→ Source passage
%%
The geography of the Western Pacific region means that any confrontation will take place mainly at sea and in the air - thus the American concept of AirSea Battle. There are two strategically crucial areas that delimit two island chains - the first covers the South China Sea and the East China Sea and runs from Japan, through the Ryukyu Islands, Taiwan, the Philippines and Borneo. The second chain covers the Philippine Sea and starts from the Bonin Islands, through the Mariana Islands, Guam, and Caroline islands.
Currently, the US Pacific Command has 330,000 military personnel, including 5 aircraft carrier strike groups, consisting of 180 ships and 1,500 combat aircrafts. Despite the fact that it is huge firepower, it is probably insufficient considering the breadth of the theater of operations. The United States since World War II has become used to the use of the so-called Sanctuaries, i.e. places of regrouping, bases, ports, logistic centers that are beyond the enemy's reach. In the event of a possible kinetic confrontation with China, this situation changes.
Bases
Major US bases will be exposed to Chinese missile attacks during the potential conflict with China. Their survival in the first days may be crucial to winning the entire war.
US bases at the Western Pacific Theater are divided into 3 types:
- Main operating bases: site of the stationing and storage of significant US forces. This is, for example, the Andersen Air Force Base in Guam or the Kadena Air Force Base in Okinawa.
- Forward operating bases: provide support for major bases. A small amount of personnel and military equipment are stationed there. The place of periodic US Navy exercise. An example is the Sembawang port in Singapore.
- Cooperative security locations: ports, bases, and airports used by allies on a daily basis, to which Americans have access in the event of hostilities. Eg bases in Australia - Darwin, Tindall.
%%
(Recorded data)
%%
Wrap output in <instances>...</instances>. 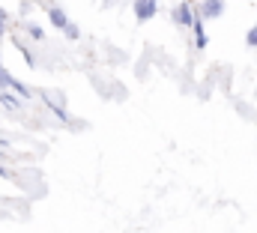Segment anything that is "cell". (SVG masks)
<instances>
[{
  "label": "cell",
  "instance_id": "cell-11",
  "mask_svg": "<svg viewBox=\"0 0 257 233\" xmlns=\"http://www.w3.org/2000/svg\"><path fill=\"white\" fill-rule=\"evenodd\" d=\"M3 21H6V9H0V36H3Z\"/></svg>",
  "mask_w": 257,
  "mask_h": 233
},
{
  "label": "cell",
  "instance_id": "cell-2",
  "mask_svg": "<svg viewBox=\"0 0 257 233\" xmlns=\"http://www.w3.org/2000/svg\"><path fill=\"white\" fill-rule=\"evenodd\" d=\"M156 12H159L156 0H135V18L138 21H150Z\"/></svg>",
  "mask_w": 257,
  "mask_h": 233
},
{
  "label": "cell",
  "instance_id": "cell-9",
  "mask_svg": "<svg viewBox=\"0 0 257 233\" xmlns=\"http://www.w3.org/2000/svg\"><path fill=\"white\" fill-rule=\"evenodd\" d=\"M27 30H30V36H33V39H42V27H36V24H30Z\"/></svg>",
  "mask_w": 257,
  "mask_h": 233
},
{
  "label": "cell",
  "instance_id": "cell-3",
  "mask_svg": "<svg viewBox=\"0 0 257 233\" xmlns=\"http://www.w3.org/2000/svg\"><path fill=\"white\" fill-rule=\"evenodd\" d=\"M224 12V0H206L200 6V18H218Z\"/></svg>",
  "mask_w": 257,
  "mask_h": 233
},
{
  "label": "cell",
  "instance_id": "cell-8",
  "mask_svg": "<svg viewBox=\"0 0 257 233\" xmlns=\"http://www.w3.org/2000/svg\"><path fill=\"white\" fill-rule=\"evenodd\" d=\"M245 42H248L251 48H257V27H251V30H248V36H245Z\"/></svg>",
  "mask_w": 257,
  "mask_h": 233
},
{
  "label": "cell",
  "instance_id": "cell-10",
  "mask_svg": "<svg viewBox=\"0 0 257 233\" xmlns=\"http://www.w3.org/2000/svg\"><path fill=\"white\" fill-rule=\"evenodd\" d=\"M66 36H69V39H78V27H75L72 21H69V27H66Z\"/></svg>",
  "mask_w": 257,
  "mask_h": 233
},
{
  "label": "cell",
  "instance_id": "cell-1",
  "mask_svg": "<svg viewBox=\"0 0 257 233\" xmlns=\"http://www.w3.org/2000/svg\"><path fill=\"white\" fill-rule=\"evenodd\" d=\"M174 24H180V27H192L194 24V12L189 3H180V6H174Z\"/></svg>",
  "mask_w": 257,
  "mask_h": 233
},
{
  "label": "cell",
  "instance_id": "cell-6",
  "mask_svg": "<svg viewBox=\"0 0 257 233\" xmlns=\"http://www.w3.org/2000/svg\"><path fill=\"white\" fill-rule=\"evenodd\" d=\"M194 39H197V45H200V48H203V45H206V33H203V21H200V15H194Z\"/></svg>",
  "mask_w": 257,
  "mask_h": 233
},
{
  "label": "cell",
  "instance_id": "cell-5",
  "mask_svg": "<svg viewBox=\"0 0 257 233\" xmlns=\"http://www.w3.org/2000/svg\"><path fill=\"white\" fill-rule=\"evenodd\" d=\"M48 18H51V24H54V27H60V30L69 27V18H66V12L60 9V6H51V9H48Z\"/></svg>",
  "mask_w": 257,
  "mask_h": 233
},
{
  "label": "cell",
  "instance_id": "cell-7",
  "mask_svg": "<svg viewBox=\"0 0 257 233\" xmlns=\"http://www.w3.org/2000/svg\"><path fill=\"white\" fill-rule=\"evenodd\" d=\"M0 102H3V105H6V108H12V111H15V108H18V99H12V96H6V93H3V96H0Z\"/></svg>",
  "mask_w": 257,
  "mask_h": 233
},
{
  "label": "cell",
  "instance_id": "cell-4",
  "mask_svg": "<svg viewBox=\"0 0 257 233\" xmlns=\"http://www.w3.org/2000/svg\"><path fill=\"white\" fill-rule=\"evenodd\" d=\"M6 87H12V90H18L21 96H27V87H24V84H18L6 69H0V90H6Z\"/></svg>",
  "mask_w": 257,
  "mask_h": 233
},
{
  "label": "cell",
  "instance_id": "cell-12",
  "mask_svg": "<svg viewBox=\"0 0 257 233\" xmlns=\"http://www.w3.org/2000/svg\"><path fill=\"white\" fill-rule=\"evenodd\" d=\"M0 69H3V63H0Z\"/></svg>",
  "mask_w": 257,
  "mask_h": 233
}]
</instances>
%%
→ Your tasks
- A) Decide whether each statement agrees with the passage on US forces in the Western Pacific: (i) the second island chain starts from the Bonin Islands; (ii) the US Pacific Command includes seven aircraft carrier strike groups; (iii) the Sembawang port in Singapore is an example of a main operating base. Answer yes or no for each, quoting the words of the passage that settle it.
- B) Rewrite the passage on US forces in the Western Pacific, starting at "The geography of" and ending at "and Caroline islands.", and swap "AirSea Battle" for "Air-Sea Battle".
Rely only on the text about US forces in the Western Pacific.

→ Results
- A)
(i) Yes: "starts from the Bonin Islands"
(ii) No: "including 5 aircraft carrier strike groups"
(iii) No: "Forward operating bases: provide support for major bases" and "An example is the Sembawang port in Singapore"

- B)
The geography of the Western Pacific region means that any confrontation will take place mainly at sea and in the air - thus the American concept of Air-Sea Battle. There are two strategically crucial areas that delimit two island chains - the first covers the South China Sea and the East China Sea and runs from Japan, through the Ryukyu Islands, Taiwan, the Philippines and Borneo. The second chain covers the Philippine Sea and starts from the Bonin Islands, through the Mariana Islands, Guam, and Caroline islands.